China is both the second largest economy and importer in the world. Since its accession into the World Trade Organization in 2001, the country’s gross domestic product has grown from being ranked sixth globally to now representing roughly 15 percent of the world’s GDP. With this economic boom, China is experiencing more liberalization, rising living standards, a growing middle class and changing consumption patterns. Yet, opportunities for U.S. industries to access this burgeoning marketplace continue to be stifled by regulatory barriers and trade disputes.
Now more than ever, the Chinese people are incorporating meat and dairy products into their diets. In its attempts to be self-sustaining, the country has begun not only growing more animals, but also producing more meat, poultry and dairy products. To keep pace with the growing food demands of a growing population, the Chinese feed industry has been scaling up at an average rate of more than 10 percent over the past 20 years, now becoming the world’s largest with a total output of 187.9 million metric tons of feed in 2018. However, the Chinese feed industry continues to be challenged with the difficulites of modernizing production practices to meet the growing demand.

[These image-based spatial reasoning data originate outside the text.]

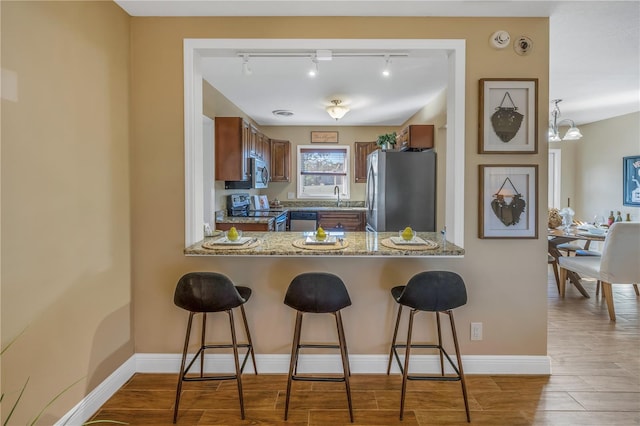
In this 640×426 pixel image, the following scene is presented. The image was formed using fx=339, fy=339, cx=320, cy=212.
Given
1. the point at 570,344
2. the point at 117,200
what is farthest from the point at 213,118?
the point at 570,344

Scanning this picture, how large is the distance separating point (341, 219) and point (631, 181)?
14.1 feet

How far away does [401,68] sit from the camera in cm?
312

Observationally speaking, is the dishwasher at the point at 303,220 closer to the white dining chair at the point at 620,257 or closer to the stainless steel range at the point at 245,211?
the stainless steel range at the point at 245,211

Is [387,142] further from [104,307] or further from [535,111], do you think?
[104,307]

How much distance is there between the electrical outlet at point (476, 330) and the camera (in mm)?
2303

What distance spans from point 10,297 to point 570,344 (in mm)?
3655

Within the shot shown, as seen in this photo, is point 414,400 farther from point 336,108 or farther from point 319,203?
point 319,203

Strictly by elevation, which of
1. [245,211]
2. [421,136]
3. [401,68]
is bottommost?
[245,211]

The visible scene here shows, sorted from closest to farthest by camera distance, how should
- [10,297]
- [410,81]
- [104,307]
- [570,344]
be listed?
[10,297] < [104,307] < [570,344] < [410,81]

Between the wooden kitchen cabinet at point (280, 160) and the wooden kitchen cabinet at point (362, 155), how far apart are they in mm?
1182

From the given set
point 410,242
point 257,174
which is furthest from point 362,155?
point 410,242

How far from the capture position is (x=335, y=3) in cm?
208

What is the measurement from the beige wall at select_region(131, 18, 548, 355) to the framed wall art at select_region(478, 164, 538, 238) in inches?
2.1

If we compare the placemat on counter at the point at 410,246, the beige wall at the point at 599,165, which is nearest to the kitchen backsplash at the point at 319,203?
the beige wall at the point at 599,165
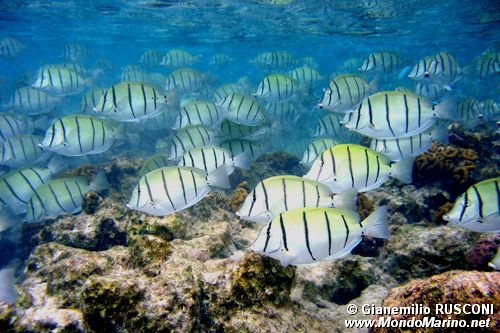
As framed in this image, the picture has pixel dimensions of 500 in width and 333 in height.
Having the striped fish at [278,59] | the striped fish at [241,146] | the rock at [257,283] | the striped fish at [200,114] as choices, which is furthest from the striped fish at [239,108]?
the striped fish at [278,59]

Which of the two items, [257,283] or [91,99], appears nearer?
[257,283]

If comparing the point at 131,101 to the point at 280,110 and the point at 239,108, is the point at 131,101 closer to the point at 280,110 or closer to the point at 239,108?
the point at 239,108

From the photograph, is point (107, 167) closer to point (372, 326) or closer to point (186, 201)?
point (186, 201)

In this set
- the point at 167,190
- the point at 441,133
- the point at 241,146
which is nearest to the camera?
the point at 167,190

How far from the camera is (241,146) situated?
7.51 metres

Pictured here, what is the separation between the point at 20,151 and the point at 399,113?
857cm

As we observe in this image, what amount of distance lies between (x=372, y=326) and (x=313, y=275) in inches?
69.7

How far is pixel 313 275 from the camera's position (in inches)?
192

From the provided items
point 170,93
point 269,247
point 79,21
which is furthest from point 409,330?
point 79,21

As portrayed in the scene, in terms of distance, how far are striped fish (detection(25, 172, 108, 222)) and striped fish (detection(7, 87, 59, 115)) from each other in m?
5.28

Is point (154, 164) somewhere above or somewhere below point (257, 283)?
below

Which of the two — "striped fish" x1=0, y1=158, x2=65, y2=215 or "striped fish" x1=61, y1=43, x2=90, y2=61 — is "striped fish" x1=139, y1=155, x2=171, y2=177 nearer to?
"striped fish" x1=0, y1=158, x2=65, y2=215

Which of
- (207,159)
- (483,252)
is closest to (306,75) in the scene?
(207,159)

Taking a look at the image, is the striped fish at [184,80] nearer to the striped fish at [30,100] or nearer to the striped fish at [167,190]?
the striped fish at [30,100]
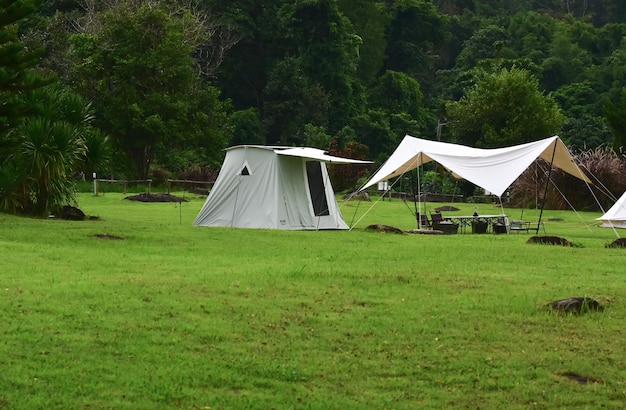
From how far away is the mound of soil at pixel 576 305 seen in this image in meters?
8.74

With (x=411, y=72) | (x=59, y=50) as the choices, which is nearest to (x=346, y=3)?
(x=411, y=72)

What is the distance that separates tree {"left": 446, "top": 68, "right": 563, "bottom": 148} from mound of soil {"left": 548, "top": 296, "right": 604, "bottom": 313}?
101ft

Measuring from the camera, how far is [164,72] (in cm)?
3956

The U.S. feed industry, by comparison, has long been recognized as a leader in the development and deployment of products to increase feed production and feed conversion ratios and reduce production costs, in accordance with stringent food safety regulations. With so much to offer in terms of technology and expertise, it is no wonder that China has become one of the largest single export markets for U.S. feed and feed ingredients, valued at over $394 million in 2018 (excluding alfalfa and hay products). Yet, many regulatory hurdles remain that are reducing the U.S. animal food industry’s access into this burgeoning marketplace.
China’s growing livestock and feed production has led to a surge in feed and feed ingredient imports over the past decades (see Graph 2). Sources forecast continued increased demand for feed and feed ingredients in the years to come. China’s feed ingredient imports under HS 2309 from the world have been growing steadily over the past seven years, from 102 thousand metric tons (TMT) in 2010 to 176 TMT in 2018, up 7%. The value of imports jumped over 98% for the same time period, reaching $461 million in 2018. However, while China’s total feed and feed ingredient imports have been increasing, the United States’ have been declining (see Graphs 1 and 2).
The American Feed Industry Association continues to work with the U.S. government to advocate for U.S. feed, feed ingredients, pet food and animal food manufacturing technologies to have greater access into the Chinese market by urging China to modify some of its outdated and unnecessary regulatory policies. Ongoing trade disputes between the United States and China, however, challenge the relationship between the two countries, and U.S. animal food manufacturers are at risk of losing their place in this vital marketplace in the future.